BRIEF: Write out each line exactly as given. Leave the pictures out of your copy.

[Image-based spatial reasoning data]

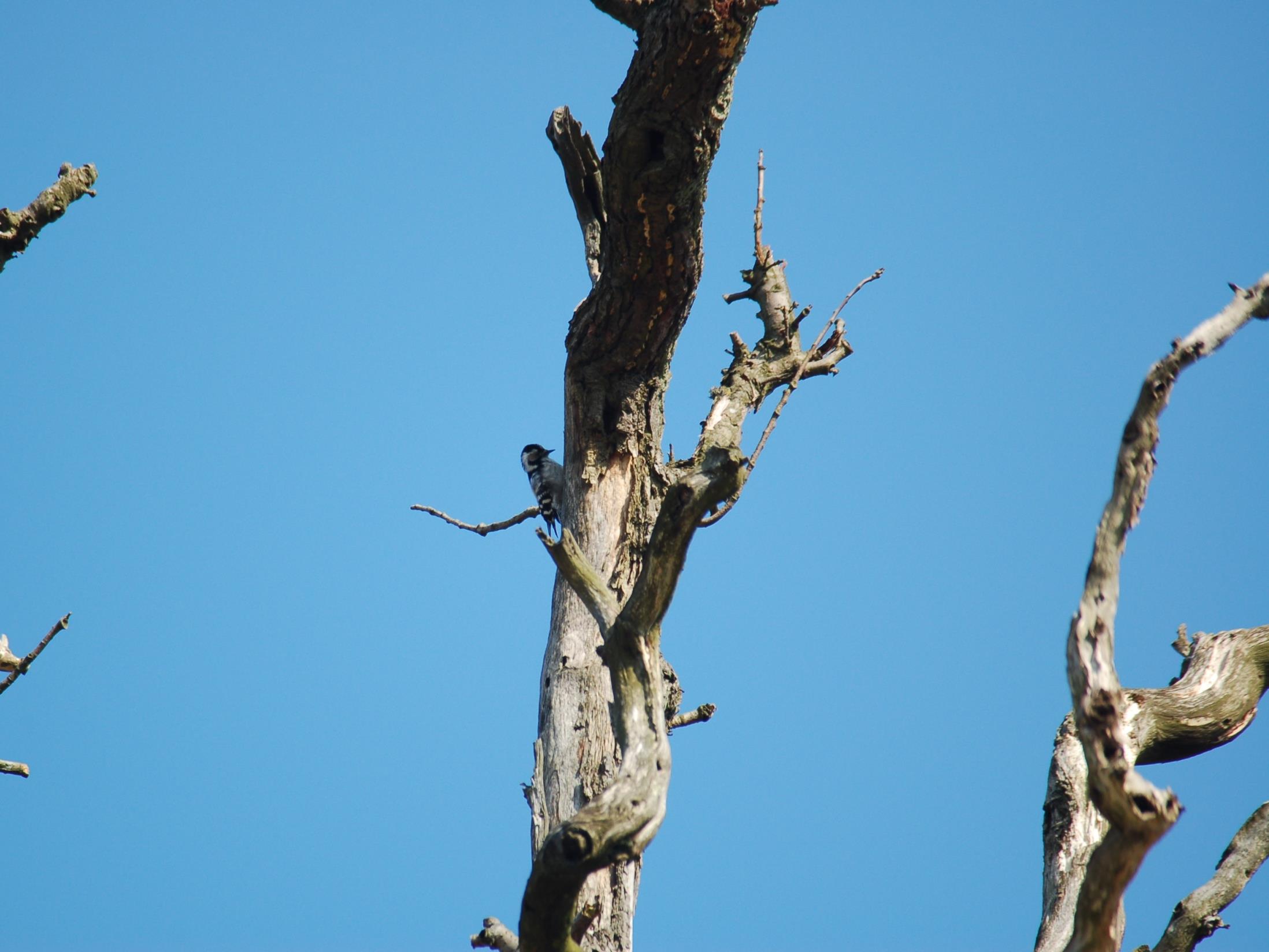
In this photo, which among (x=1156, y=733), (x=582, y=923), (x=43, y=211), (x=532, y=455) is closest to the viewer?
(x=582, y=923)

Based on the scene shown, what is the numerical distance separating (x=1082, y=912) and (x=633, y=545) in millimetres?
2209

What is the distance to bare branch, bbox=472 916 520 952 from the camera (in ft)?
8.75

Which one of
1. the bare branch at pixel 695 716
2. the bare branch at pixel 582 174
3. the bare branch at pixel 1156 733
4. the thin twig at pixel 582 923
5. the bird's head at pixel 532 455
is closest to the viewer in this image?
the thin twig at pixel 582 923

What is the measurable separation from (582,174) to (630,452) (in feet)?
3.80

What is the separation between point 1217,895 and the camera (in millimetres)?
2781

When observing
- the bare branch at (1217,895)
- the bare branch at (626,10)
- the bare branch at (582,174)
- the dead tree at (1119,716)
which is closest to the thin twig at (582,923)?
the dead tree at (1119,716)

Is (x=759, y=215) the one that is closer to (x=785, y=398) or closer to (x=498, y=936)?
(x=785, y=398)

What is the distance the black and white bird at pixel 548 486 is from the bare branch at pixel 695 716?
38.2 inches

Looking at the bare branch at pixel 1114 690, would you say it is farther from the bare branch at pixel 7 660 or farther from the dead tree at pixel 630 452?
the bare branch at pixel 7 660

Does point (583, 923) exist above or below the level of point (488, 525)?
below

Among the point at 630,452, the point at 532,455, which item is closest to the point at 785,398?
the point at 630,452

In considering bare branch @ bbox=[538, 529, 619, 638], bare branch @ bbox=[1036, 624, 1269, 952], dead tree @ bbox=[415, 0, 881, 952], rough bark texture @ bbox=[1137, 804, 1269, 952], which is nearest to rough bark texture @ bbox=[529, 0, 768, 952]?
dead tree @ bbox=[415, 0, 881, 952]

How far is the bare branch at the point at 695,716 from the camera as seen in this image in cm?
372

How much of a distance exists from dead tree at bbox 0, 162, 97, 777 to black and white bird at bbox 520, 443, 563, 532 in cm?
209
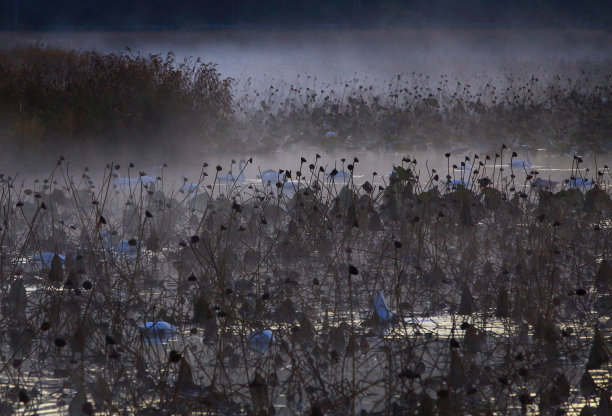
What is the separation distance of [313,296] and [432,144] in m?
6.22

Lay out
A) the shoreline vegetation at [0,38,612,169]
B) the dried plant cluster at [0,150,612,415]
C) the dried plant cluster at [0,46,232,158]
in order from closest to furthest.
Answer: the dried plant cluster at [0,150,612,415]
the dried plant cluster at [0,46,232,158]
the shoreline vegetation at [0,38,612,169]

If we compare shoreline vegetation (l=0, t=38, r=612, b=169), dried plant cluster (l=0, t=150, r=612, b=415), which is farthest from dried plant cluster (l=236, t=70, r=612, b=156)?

TASK RESPONSE:
In this photo, which among (x=1156, y=733), (x=582, y=923), (x=43, y=211), (x=532, y=455) is closest to the viewer?
(x=582, y=923)

Based on the scene shown, what is the numerical distance separating (x=1082, y=912) and (x=633, y=545) in millimetres?
2209

What is the distance to bare branch, bbox=472 916 520 952 from the camera (in ft)?
8.75

Which one of
1. the bare branch at pixel 695 716
2. the bare branch at pixel 582 174
3. the bare branch at pixel 1156 733
4. the thin twig at pixel 582 923
5. the bird's head at pixel 532 455
is closest to the viewer in this image?
the thin twig at pixel 582 923

What is the measurable separation from (582,174) to (630,452) (in feet)?
3.80

What is the separation between point 1217,895 and the camera (in millimetres)?
2781

When observing
- the bare branch at (1217,895)
- the bare branch at (626,10)
- the bare branch at (582,174)
- the dead tree at (1119,716)
which is closest to the thin twig at (582,923)?
the dead tree at (1119,716)

Is (x=759, y=215) the one that is closer to (x=785, y=398) or closer to (x=498, y=936)?
(x=785, y=398)

What is the distance the black and white bird at pixel 548 486 is from the bare branch at pixel 695 716?
38.2 inches

Looking at the bare branch at pixel 1114 690, would you say it is farther from the bare branch at pixel 7 660 or farther from the dead tree at pixel 630 452?
the bare branch at pixel 7 660

Does point (583, 923) exist above or below the level of point (488, 525)?
below

Among the point at 630,452, the point at 532,455, which item is closest to the point at 785,398?
the point at 630,452

In considering bare branch @ bbox=[538, 529, 619, 638], bare branch @ bbox=[1036, 624, 1269, 952], dead tree @ bbox=[415, 0, 881, 952], rough bark texture @ bbox=[1137, 804, 1269, 952], which is nearest to rough bark texture @ bbox=[529, 0, 768, 952]?
dead tree @ bbox=[415, 0, 881, 952]

How far is the bare branch at the point at 695,716 from the camera as seen in this image in cm?
372

How much of a distance exists from dead tree at bbox 0, 162, 97, 777 to black and white bird at bbox 520, 443, 563, 532 in cm?
209
What is the separation distance of [313,296] and [432,144] in m?
6.22

Lay out
A) the shoreline vegetation at [0,38,612,169]
B) the dried plant cluster at [0,150,612,415]
C) the dried plant cluster at [0,46,232,158]
in order from closest to furthest.
Answer: the dried plant cluster at [0,150,612,415]
the dried plant cluster at [0,46,232,158]
the shoreline vegetation at [0,38,612,169]

If we compare shoreline vegetation (l=0, t=38, r=612, b=169), dried plant cluster (l=0, t=150, r=612, b=415), which is farthest from dried plant cluster (l=236, t=70, r=612, b=156)?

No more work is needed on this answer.